╔══

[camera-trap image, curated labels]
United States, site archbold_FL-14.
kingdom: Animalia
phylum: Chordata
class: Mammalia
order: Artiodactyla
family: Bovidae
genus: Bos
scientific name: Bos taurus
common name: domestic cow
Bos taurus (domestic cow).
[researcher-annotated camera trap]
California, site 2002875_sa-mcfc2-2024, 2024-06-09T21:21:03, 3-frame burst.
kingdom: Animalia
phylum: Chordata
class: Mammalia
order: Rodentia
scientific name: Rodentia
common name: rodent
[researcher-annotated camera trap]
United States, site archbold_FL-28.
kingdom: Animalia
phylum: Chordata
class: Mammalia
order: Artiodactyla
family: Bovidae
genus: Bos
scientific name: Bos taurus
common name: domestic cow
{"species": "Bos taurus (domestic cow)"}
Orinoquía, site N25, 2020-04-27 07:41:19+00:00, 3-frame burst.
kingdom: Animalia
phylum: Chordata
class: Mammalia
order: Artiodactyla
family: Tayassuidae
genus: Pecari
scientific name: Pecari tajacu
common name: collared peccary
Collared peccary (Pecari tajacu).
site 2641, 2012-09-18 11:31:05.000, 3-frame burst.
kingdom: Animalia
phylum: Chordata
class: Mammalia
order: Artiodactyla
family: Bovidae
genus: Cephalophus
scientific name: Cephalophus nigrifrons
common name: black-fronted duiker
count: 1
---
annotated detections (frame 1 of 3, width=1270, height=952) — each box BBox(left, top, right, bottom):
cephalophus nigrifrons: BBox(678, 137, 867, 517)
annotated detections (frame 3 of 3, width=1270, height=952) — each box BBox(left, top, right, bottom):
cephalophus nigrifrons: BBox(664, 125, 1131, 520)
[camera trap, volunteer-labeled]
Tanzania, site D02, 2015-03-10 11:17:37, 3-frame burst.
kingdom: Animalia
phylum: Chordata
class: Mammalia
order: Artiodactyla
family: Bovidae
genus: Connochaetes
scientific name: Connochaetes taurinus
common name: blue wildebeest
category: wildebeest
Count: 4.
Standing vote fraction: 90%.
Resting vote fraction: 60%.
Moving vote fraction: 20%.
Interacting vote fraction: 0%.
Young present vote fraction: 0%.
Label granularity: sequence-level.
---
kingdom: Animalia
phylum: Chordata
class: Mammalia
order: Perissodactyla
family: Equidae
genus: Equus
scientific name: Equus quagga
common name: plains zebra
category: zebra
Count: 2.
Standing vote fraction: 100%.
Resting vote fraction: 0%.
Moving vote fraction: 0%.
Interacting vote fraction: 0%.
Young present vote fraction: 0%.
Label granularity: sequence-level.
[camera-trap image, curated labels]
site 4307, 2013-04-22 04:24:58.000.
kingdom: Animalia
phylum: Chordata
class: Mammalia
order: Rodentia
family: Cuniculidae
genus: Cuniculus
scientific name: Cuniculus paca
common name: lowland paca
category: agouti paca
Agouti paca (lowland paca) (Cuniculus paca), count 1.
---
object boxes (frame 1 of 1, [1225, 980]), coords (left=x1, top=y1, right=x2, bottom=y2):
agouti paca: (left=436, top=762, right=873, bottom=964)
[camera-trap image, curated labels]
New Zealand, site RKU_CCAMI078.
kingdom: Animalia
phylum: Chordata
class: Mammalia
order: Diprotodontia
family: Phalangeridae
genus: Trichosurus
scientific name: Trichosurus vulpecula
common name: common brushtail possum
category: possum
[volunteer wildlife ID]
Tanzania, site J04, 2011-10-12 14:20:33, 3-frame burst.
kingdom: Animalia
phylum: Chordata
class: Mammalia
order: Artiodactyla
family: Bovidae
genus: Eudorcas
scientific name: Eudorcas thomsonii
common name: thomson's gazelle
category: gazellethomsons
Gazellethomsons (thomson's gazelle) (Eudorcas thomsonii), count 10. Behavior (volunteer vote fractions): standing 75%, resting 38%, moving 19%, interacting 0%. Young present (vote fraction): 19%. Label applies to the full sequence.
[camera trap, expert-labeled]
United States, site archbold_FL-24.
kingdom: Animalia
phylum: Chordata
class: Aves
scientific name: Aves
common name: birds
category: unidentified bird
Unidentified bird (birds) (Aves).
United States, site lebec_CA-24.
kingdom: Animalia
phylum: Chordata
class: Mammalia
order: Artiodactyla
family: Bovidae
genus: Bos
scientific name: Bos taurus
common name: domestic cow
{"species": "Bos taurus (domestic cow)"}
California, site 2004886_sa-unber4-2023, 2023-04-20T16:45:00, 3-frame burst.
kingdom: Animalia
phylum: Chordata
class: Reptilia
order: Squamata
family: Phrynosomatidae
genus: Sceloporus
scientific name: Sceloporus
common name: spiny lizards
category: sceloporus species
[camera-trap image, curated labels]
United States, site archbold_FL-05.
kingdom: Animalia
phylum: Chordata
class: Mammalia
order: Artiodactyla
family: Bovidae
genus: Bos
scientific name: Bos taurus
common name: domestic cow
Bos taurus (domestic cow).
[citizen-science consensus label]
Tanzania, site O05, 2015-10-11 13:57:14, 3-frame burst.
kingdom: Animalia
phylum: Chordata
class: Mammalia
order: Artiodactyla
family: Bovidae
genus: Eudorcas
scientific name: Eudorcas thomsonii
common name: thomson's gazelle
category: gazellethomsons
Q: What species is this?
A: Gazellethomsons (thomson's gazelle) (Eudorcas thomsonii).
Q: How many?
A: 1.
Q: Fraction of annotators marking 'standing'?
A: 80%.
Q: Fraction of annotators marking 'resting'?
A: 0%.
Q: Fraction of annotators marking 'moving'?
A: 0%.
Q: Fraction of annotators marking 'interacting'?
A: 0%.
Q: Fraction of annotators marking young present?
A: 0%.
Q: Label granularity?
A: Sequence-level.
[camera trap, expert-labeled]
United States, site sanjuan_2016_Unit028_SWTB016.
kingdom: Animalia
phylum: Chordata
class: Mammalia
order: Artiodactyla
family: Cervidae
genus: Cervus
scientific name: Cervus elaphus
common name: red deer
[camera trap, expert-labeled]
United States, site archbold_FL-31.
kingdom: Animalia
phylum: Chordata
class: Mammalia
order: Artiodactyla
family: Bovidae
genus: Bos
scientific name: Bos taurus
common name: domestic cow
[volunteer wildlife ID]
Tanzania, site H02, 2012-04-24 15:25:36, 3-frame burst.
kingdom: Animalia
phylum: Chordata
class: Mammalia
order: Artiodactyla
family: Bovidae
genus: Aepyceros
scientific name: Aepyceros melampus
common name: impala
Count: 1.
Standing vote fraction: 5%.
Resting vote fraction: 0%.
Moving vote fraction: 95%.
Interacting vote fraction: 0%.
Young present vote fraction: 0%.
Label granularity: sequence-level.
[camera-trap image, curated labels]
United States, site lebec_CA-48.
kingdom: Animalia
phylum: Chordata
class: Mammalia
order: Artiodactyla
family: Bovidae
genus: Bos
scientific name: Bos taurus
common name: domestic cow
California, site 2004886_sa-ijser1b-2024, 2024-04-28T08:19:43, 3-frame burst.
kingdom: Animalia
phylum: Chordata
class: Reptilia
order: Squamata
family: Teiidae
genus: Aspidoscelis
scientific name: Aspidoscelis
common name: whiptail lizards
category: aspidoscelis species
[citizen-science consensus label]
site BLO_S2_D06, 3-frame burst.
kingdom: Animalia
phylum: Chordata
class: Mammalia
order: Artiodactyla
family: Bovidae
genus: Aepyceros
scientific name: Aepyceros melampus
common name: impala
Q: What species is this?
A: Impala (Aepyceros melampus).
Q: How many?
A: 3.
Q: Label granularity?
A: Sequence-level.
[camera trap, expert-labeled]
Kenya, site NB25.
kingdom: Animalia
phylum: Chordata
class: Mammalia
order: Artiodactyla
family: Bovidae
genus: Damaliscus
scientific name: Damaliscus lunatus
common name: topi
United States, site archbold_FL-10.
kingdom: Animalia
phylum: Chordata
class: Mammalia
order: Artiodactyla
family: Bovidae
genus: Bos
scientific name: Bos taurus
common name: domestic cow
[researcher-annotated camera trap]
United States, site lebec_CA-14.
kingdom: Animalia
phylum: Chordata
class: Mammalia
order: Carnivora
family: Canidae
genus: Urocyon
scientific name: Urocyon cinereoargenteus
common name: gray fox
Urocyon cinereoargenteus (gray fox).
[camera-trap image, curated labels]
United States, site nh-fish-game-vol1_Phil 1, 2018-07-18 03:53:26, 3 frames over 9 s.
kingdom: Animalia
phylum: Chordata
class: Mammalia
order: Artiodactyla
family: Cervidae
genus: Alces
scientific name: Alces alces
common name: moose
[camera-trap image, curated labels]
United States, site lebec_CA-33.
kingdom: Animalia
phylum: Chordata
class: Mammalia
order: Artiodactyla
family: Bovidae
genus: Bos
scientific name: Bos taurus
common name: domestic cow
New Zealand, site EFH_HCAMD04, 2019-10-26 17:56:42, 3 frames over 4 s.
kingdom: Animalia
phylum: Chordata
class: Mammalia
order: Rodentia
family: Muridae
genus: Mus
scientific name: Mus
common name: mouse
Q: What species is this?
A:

╚══

### Directions for this task
The first line of the records and every line down to the line with "common name: blue wildebeest" must be quoted exactly; leave out all else.

### Task solution
[camera-trap image, curated labels]
United States, site archbold_FL-14.
kingdom: Animalia
phylum: Chordata
class: Mammalia
order: Artiodactyla
family: Bovidae
genus: Bos
scientific name: Bos taurus
common name: domestic cow
Bos taurus (domestic cow).
[researcher-annotated camera trap]
California, site 2002875_sa-mcfc2-2024, 2024-06-09T21:21:03, 3-frame burst.
kingdom: Animalia
phylum: Chordata
class: Mammalia
order: Rodentia
scientific name: Rodentia
common name: rodent
[researcher-annotated camera trap]
United States, site archbold_FL-28.
kingdom: Animalia
phylum: Chordata
class: Mammalia
order: Artiodactyla
family: Bovidae
genus: Bos
scientific name: Bos taurus
common name: domestic cow
{"species": "Bos taurus (domestic cow)"}
Orinoquía, site N25, 2020-04-27 07:41:19+00:00, 3-frame burst.
kingdom: Animalia
phylum: Chordata
class: Mammalia
order: Artiodactyla
family: Tayassuidae
genus: Pecari
scientific name: Pecari tajacu
common name: collared peccary
Collared peccary (Pecari tajacu).
site 2641, 2012-09-18 11:31:05.000, 3-frame burst.
kingdom: Animalia
phylum: Chordata
class: Mammalia
order: Artiodactyla
family: Bovidae
genus: Cephalophus
scientific name: Cephalophus nigrifrons
common name: black-fronted duiker
count: 1
---
annotated detections (frame 1 of 3, width=1270, height=952) — each box BBox(left, top, right, bottom):
cephalophus nigrifrons: BBox(678, 137, 867, 517)
annotated detections (frame 3 of 3, width=1270, height=952) — each box BBox(left, top, right, bottom):
cephalophus nigrifrons: BBox(664, 125, 1131, 520)
[camera trap, volunteer-labeled]
Tanzania, site D02, 2015-03-10 11:17:37, 3-frame burst.
kingdom: Animalia
phylum: Chordata
class: Mammalia
order: Artiodactyla
family: Bovidae
genus: Connochaetes
scientific name: Connochaetes taurinus
common name: blue wildebeest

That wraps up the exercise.